Édition du lundi 12 novembre 2007
Covoiturage et tramway : le bon plan
Jean-Claude et son amie ont rendez-vous chez Michel et Sophie, leurs amis qui habitentdansle centre-ville. Les deux couples vont dîner puis flâner en ville…
19 h 01. Michel et Sophie sont à la bourre pour rentrer chez eux. Et il leur reste à faire quelques achats de dernière minute pour réussir la soirée. C’est pas gagné : Michel est coincé dans les bouchons. Portable allumé, sur la route de Saint-Saturnin, il vient aux nouvelles. Sa compagne n’est pas mieux lotie : sur le rond-point d’Allonnes, ça ne roule pas. Le premier qui arrive achète le vin…
19 h 02. Jean-Claude vient de débaucher. Le jeune homme travaille dans la zone industrielle nord. Le rendez-vous est à 19 h 30. Pas de panique : il prend le tramway de 19 h 06. Arrivée prévue à 19 h 15. Neuf minutes de trajet, le temps de commencer à décompresser après une dure journée de labeur. Au même instant, Viviane, sa compagne, sort du boulot avec deux collègues. Tous travaillent près du parc des expositions, et c’est elle qui conduit : direction le parking relais d’Antarès. Coût du stationnement : 3,60 € avec en prime trois allers-retours en tramway.
19 h 15. Jean-Claude est arrivé. Viviane a attrapé le tramway il y a dix minutes. Arrivée prévue vers 19 h 18. Pris d’une impulsion, Jean-Claude court acheter un bouquet de fleurs. Viviane va être contente : ce soir, elle aura un petit cadeau.

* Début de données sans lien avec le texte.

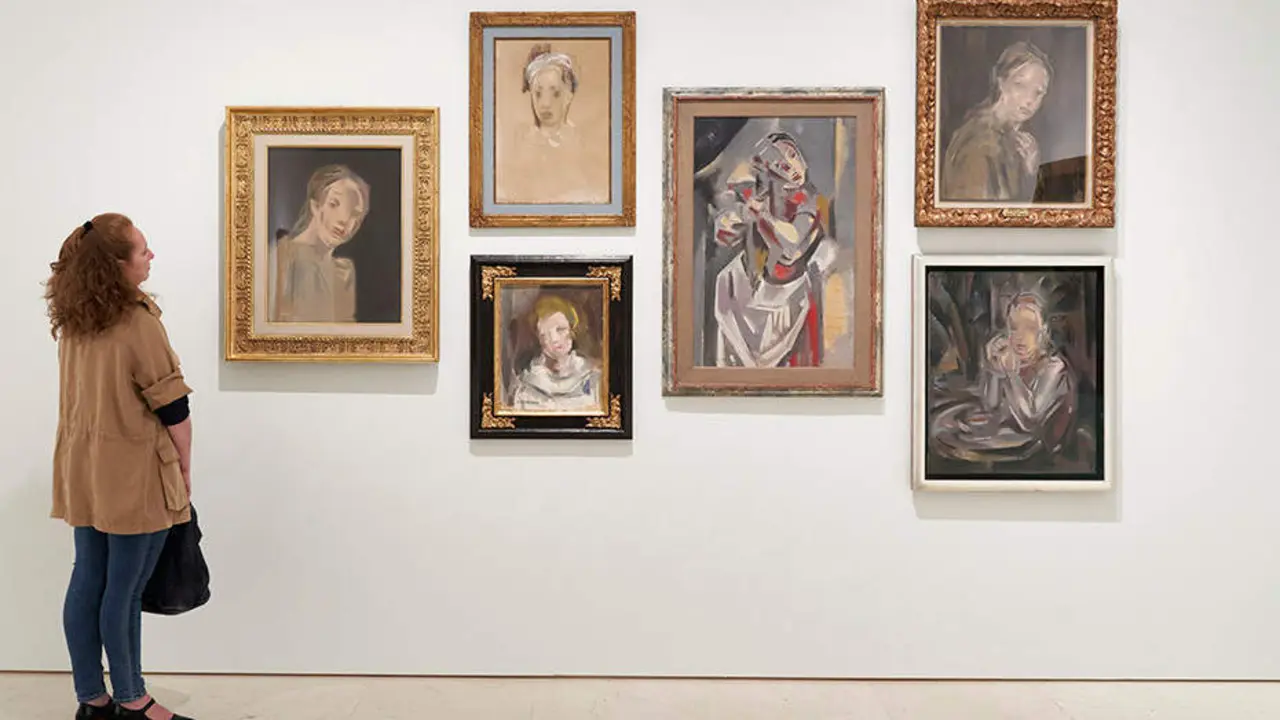  Detalle de la retrospectiva de Mar&iacute;a Blanchard que se exhibe en el Museo Picasso M&aacute;laga | Junta de Andaluc&iacute;a 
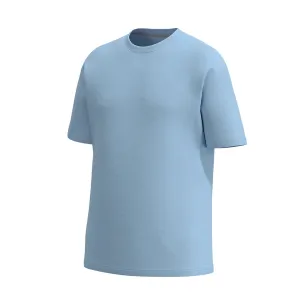 Premium Heavy Cotton Oversized T-Shirt, Bright Blue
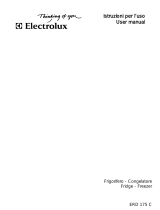 Electrolux ERD175C User manual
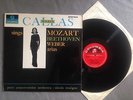 Q591 SAX 2540 Callas Arias Mozart Beethoven Weber Columbia Stereo with insert
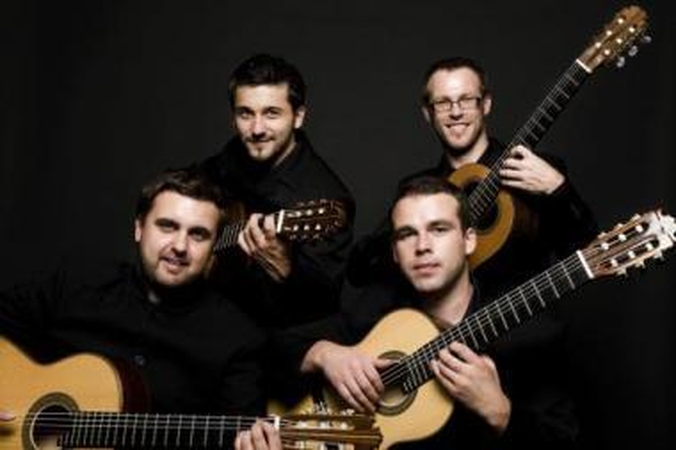 Gitarų kvarteto programoje – salsos ritmai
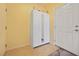 Entranceway with coat closet and neutral tile flooring at 3975 N Hualapai Way # 293, Las Vegas, NV 89129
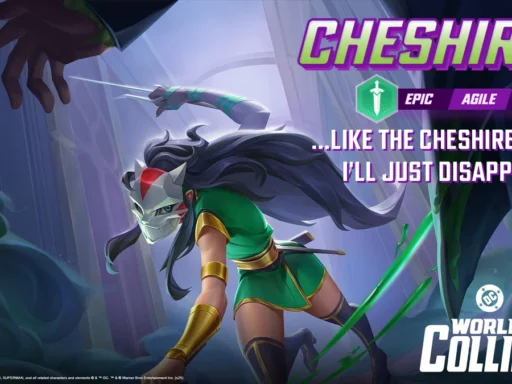 best cheshire build in dc worlds collide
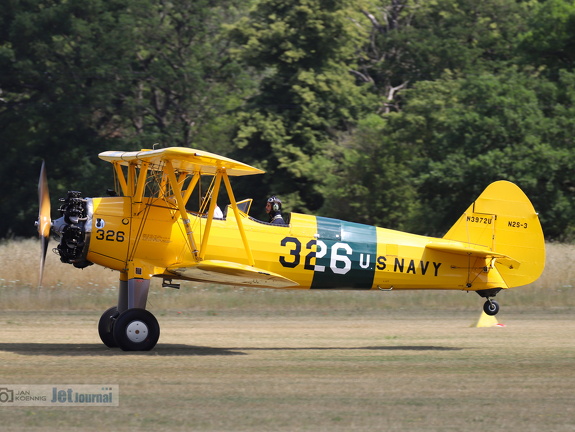 N3972U, N2S-3 Stearman (280 Besuche) N3972U, N2S-3 Stearman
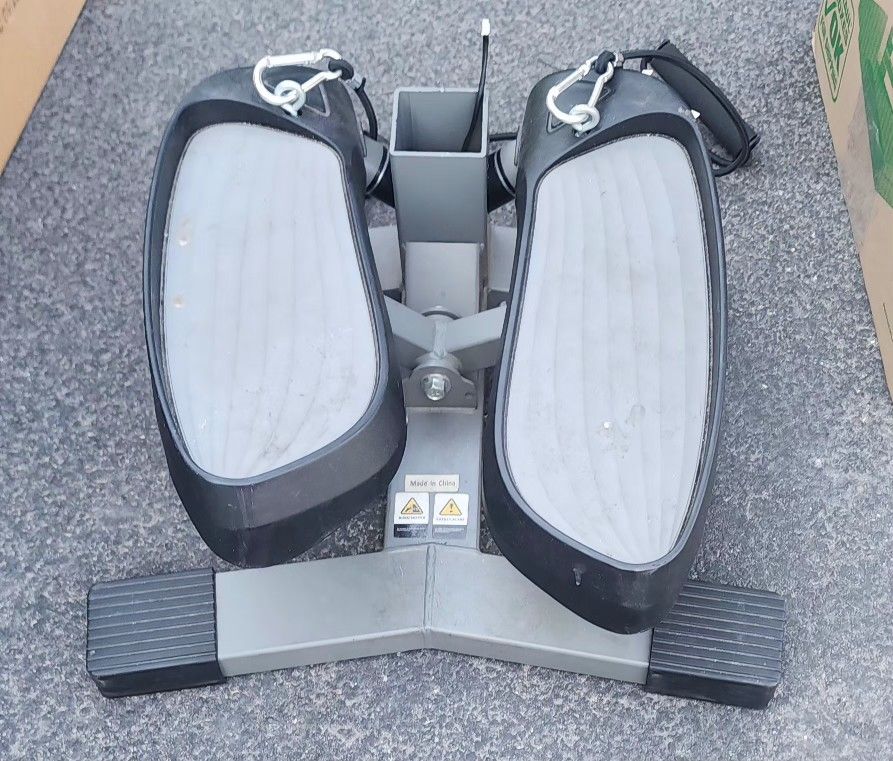 Mini Stepper Exercise Machine Stair Equipment with Resistance Bands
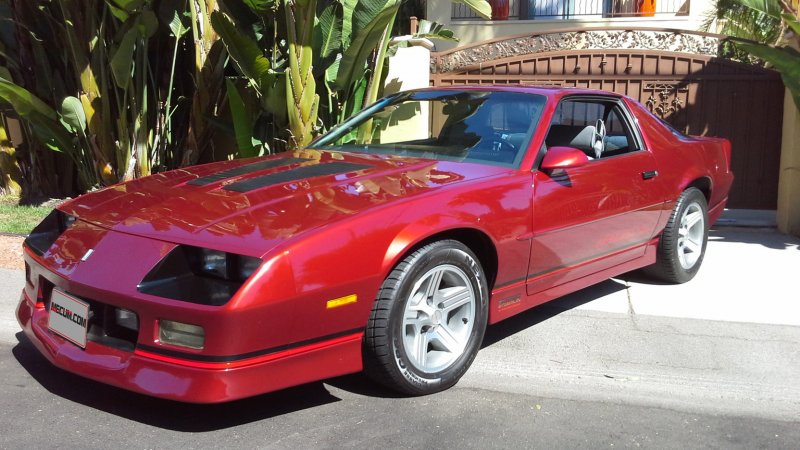 Chevrolet Camaro SS 1990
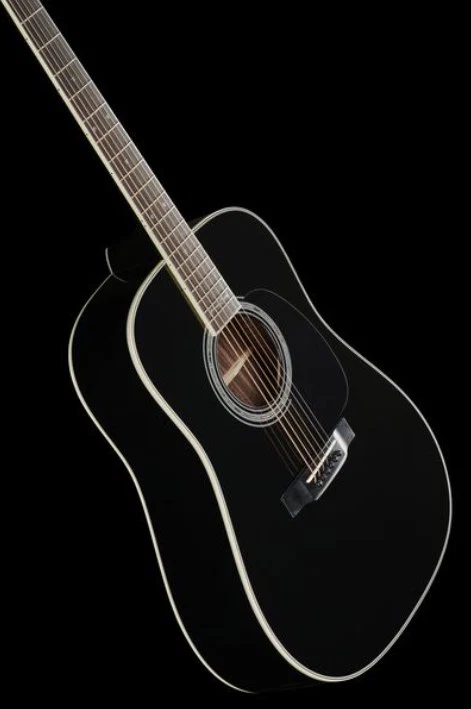 MARTIN D35 CASH JOHNNY CASH SIGNATURE GUITARRA ACUSTICA DREADNOUGHT NEGRA - Image 24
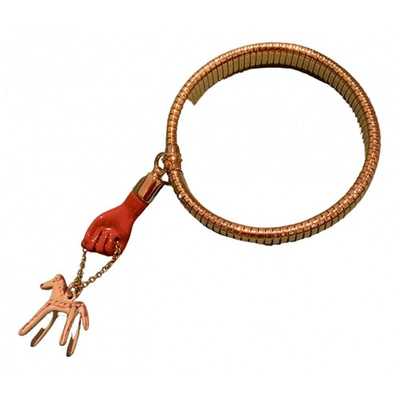 Pre-owned Chloé Gold Metal Bracelet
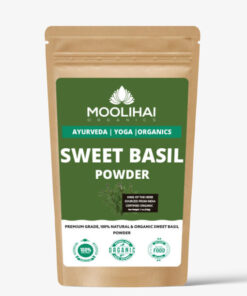 Alternative view of Sweet Basil Powder / Thiruneetru Pachilai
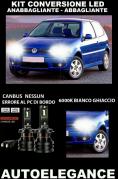 VW Polo 6N Ampoules Croisement Route LED 16.000LM - At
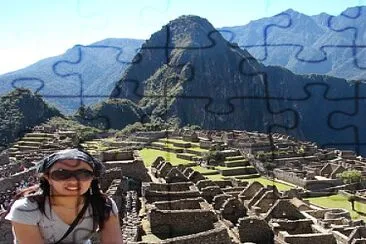 פאזל של Macchu Picchu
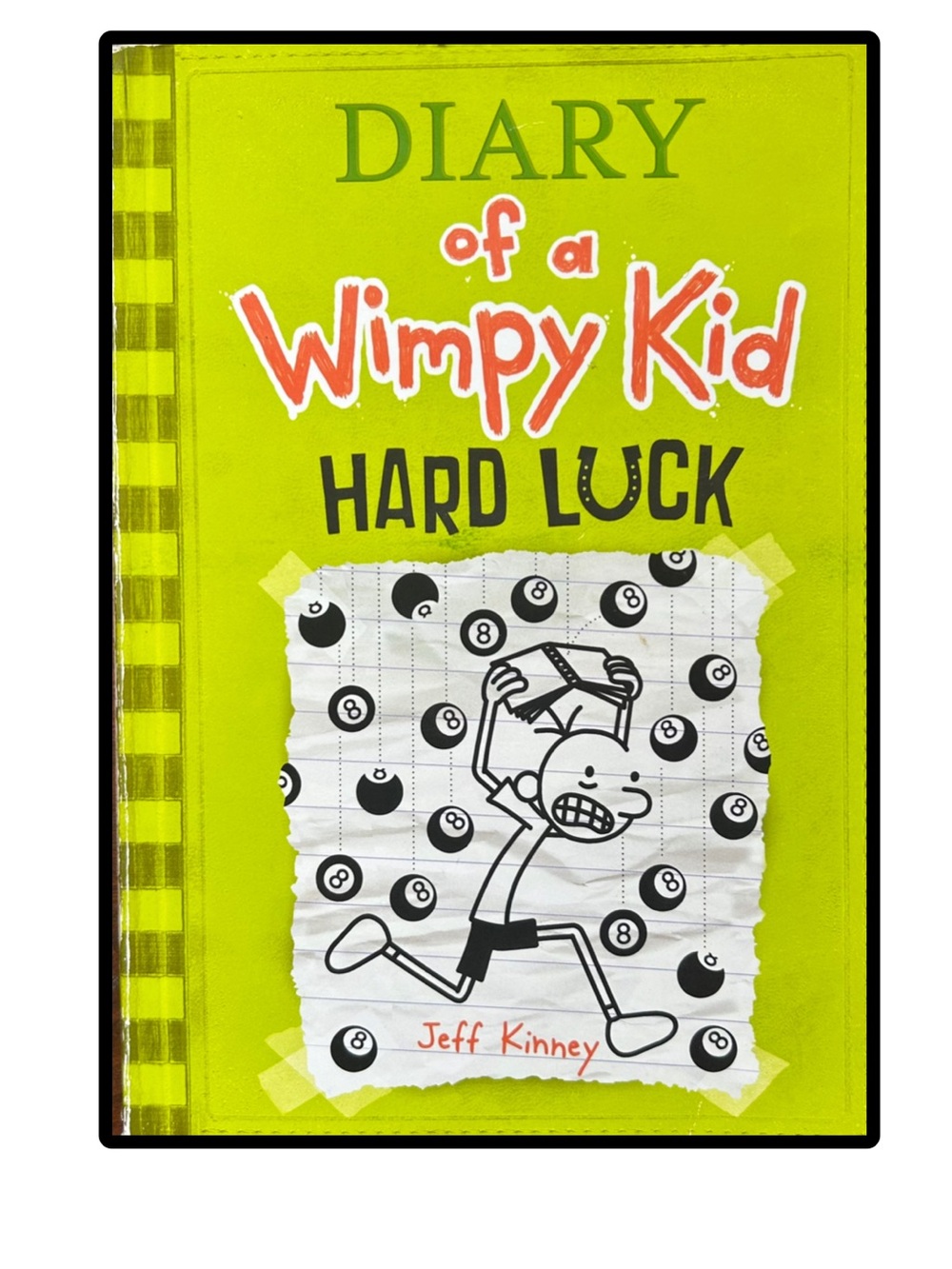 BUNDLE & SAVE🎉Diary of a Wimpy Kid: HARD LUCK Book # 8 by Jeff Kinney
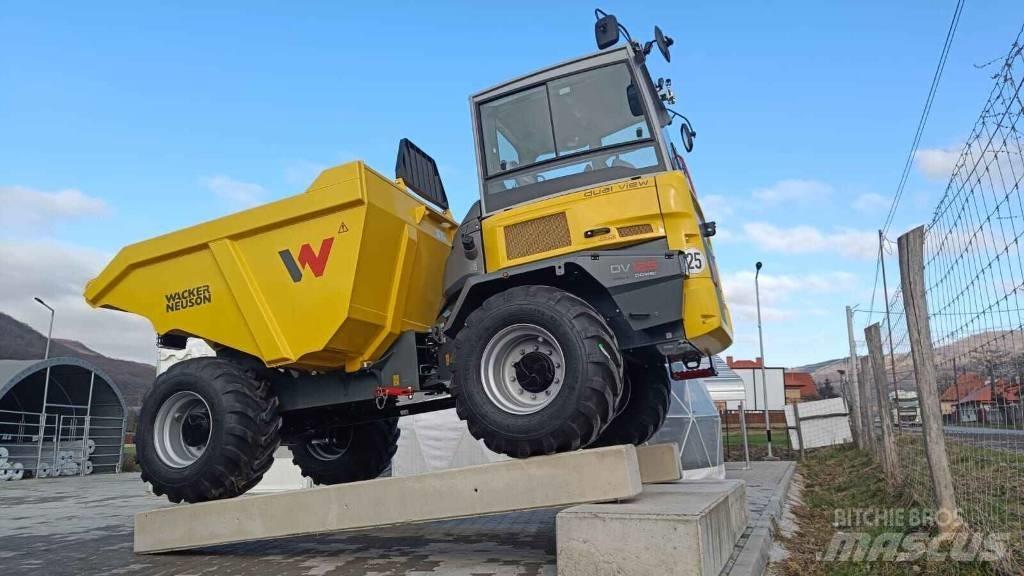 Wacker Neuson DV125 鉸接式起吊車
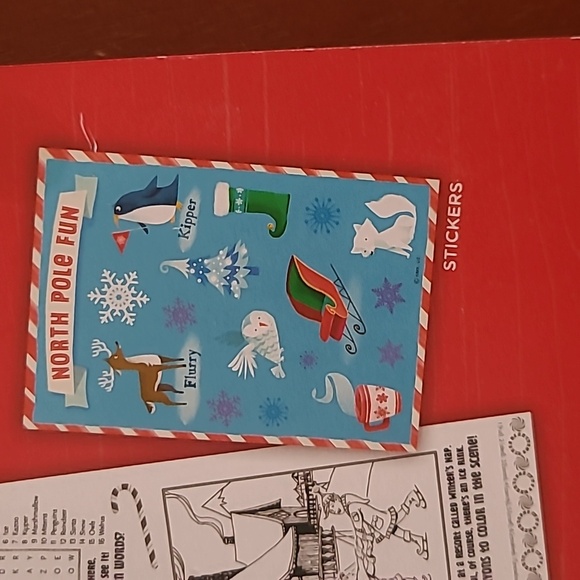 Hallmark Polar Explorer Map with Goggles - - Picture 5 of 6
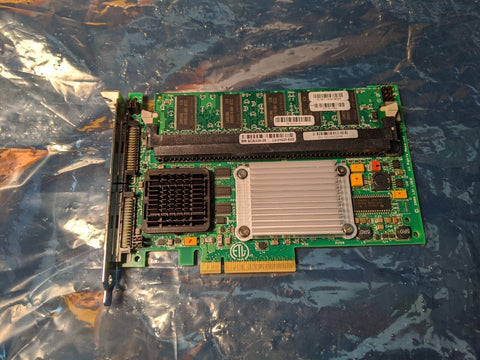LSI LOGIC MR SCSI320-2E PCI-Express SCSI Controller 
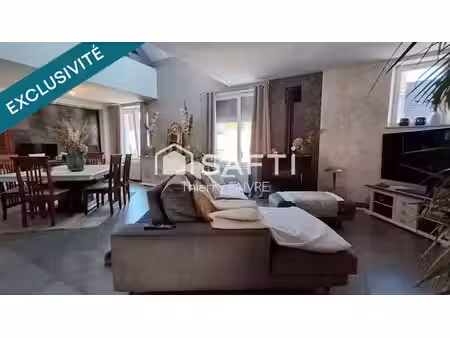 vente appartement 6 pièces 152 m² à champagnole (39300)  299 000 €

19 h 27. Michel et Sophie, toujours vissés à leurs portables respectifs, mettent les choses au point. Oui, c’était une mauvaise idée d’inviter leurs amis si tôt. Oui, la circulation est impossible. « Qu’est-ce qu’ils ont tous à prendre leur bagnole ? » « On peut plus rouler en paix ! » Le couple s’engueule, les noms d’oiseaux pleuvent.
19 h 32. Jean-Claude a retrouvé Viviane. Charmée par le petit bouquet. Au pied de l’appartement de leurs amis, l’interphone reste muet. Pas de problème : le couple a subitement envie de faire une promenade. Main dans la main.
Pendant ce temps-là, Michel et Sophie, toujours coincés dans les embouteillages, sont en train de craquer.